DESAFIO 1
Coloque em uma tabela Markdown, com as colunas Nº e Linha, as linhas dos registros que vão do início deles até a linha que contém "- Trypanosoma brucei", ambas incluídas. Omita as linhas em branco.

Por Maria José De Rezende (UEL)
Sociólogo, nascido em 1936 em Patos (PB), no interior de uma família numerosa. Seu pai era de origem africana e sua mãe de origem indígena. Desde muito cedo, no final da década de 1950 e no decorrer da de 1960, atuou em várias frentes com objetivo de ampliar a participação política, o acesso à educação, à moradia e aos direitos sociais e humanos das populações em situação de miserabilidade e exclusão multidimensional.
A atuação política em prol de melhorias sociais o fez entrar em rota de colisão com alguns grupos que não toleravam ações e práticas políticas que levassem os muitos segmentos populacionais, abandonados pelo poder público, a terem quaisquer expectativas de que os quadros de pobreza e de inacessibilidade aos serviços sociais básicos pudessem ser revertidos.
No final da década de 1950 e início da de 1960 incrementaram-se, em várias partes do país, ações políticas, das quais participavam intelectuais, estudantes, artistas, membros da Igreja Católica, professores e membros de diversos setores da sociedade civil organizada, atuantes em um processo que viesse a impulsionar a democratização e o reconhecimento de direitos. João Batista Filho atuou, ao longo desses anos, em várias frentes, entre as quais as que visavam ampliar, por meio da pedagogia de Paulo Freire, a alfabetização de adultos, a conscientização política e o direito de participação dos mais pobres em vários âmbitos da vida social.
Como partícipe da vida política nacional, ele já atuava junto aos setores populares, tanto no período pré-1964 quanto nos anos pós-1964, para ajudar a construção de pautas e de agendas adequadas a situar as demandas de tais segmentos no centro das reivindicações políticas. Por essa razão, ele veio a sofrer diversas perseguições a partir da imposição da ditadura militar e de seu endurecimento com a decretação do Ato Institucional n.5, em 1968.

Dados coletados
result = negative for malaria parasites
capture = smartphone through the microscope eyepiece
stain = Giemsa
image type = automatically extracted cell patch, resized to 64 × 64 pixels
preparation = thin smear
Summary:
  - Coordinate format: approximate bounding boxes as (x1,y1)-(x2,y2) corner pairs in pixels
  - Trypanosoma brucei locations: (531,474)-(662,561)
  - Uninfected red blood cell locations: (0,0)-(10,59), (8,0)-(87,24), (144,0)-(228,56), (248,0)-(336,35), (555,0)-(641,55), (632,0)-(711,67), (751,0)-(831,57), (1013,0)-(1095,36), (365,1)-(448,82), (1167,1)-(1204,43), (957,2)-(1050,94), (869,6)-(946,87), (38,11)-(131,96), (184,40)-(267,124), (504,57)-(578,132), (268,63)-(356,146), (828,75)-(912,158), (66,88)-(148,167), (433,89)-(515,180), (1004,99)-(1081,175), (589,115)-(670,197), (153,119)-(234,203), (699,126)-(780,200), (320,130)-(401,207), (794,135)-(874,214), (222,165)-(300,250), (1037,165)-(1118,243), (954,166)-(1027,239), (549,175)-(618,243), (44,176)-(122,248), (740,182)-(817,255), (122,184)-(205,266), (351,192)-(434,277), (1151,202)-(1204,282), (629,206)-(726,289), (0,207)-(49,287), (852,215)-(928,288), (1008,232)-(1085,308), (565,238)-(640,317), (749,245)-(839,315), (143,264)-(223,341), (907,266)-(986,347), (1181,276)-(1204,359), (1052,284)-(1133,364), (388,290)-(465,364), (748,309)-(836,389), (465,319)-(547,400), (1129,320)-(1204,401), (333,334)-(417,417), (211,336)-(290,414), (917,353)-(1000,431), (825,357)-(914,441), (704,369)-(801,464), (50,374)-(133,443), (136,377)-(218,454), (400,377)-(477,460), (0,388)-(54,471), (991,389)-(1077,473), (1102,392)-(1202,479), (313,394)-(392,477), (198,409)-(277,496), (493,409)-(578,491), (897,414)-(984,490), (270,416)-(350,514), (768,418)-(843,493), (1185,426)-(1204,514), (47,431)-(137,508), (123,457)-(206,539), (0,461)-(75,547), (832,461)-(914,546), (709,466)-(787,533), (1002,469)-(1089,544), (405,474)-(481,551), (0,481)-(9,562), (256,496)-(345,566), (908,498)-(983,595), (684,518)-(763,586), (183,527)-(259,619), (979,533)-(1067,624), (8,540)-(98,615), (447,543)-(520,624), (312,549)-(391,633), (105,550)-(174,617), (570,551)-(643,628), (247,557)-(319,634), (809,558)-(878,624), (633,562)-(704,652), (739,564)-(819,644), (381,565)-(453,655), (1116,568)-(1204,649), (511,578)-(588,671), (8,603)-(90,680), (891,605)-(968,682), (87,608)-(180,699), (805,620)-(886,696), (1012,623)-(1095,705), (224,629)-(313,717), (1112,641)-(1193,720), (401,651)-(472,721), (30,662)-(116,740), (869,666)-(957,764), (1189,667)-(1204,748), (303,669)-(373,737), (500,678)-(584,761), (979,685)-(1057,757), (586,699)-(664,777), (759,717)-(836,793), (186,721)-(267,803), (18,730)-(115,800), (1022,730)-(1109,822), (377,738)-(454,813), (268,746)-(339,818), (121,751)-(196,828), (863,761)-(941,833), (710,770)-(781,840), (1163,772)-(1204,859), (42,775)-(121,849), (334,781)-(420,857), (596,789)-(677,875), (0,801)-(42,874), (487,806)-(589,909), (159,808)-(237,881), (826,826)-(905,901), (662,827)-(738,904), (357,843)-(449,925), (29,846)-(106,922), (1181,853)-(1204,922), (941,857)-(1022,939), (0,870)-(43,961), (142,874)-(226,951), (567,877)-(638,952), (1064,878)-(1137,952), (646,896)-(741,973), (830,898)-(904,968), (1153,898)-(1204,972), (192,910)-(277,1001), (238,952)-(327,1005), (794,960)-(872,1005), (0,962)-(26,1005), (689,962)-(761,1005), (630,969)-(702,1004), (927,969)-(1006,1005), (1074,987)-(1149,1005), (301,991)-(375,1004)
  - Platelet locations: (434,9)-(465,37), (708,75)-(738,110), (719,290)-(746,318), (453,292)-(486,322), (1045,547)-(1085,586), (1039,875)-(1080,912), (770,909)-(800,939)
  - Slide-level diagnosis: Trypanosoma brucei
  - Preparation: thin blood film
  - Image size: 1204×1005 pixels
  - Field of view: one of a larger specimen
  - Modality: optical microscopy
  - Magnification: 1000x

DESAFIO 2
Reescreva de forma mais concisa o parágrafo do texto biográfico que começa com "Como partícipe da vida política nacional", mantendo seus fatos principais.

RESULTADO CORRETO 1
| Nº | Linha |
|---|---|
| 1 | result = negative for malaria parasites |
| 2 | capture = smartphone through the microscope eyepiece |
| 3 | stain = Giemsa |
| 4 | image type = automatically extracted cell patch, resized to 64 × 64 pixels |
| 5 | preparation = thin smear |
| 6 | Summary: |
| 7 |   - Coordinate format: approximate bounding boxes as (x1,y1)-(x2,y2) corner pairs in pixels |
| 8 |   - Trypanosoma brucei locations: (531,474)-(662,561) |

RESULTADO CORRETO 2
Ele atuou junto aos setores populares antes e depois de 1964, ajudando a construir pautas e agendas que pusessem as demandas desses segmentos no centro das reivindicações políticas. Por isso, sofreu diversas perseguições a partir da imposição da ditadura militar e de seu endurecimento com o Ato Institucional n.5, em 1968.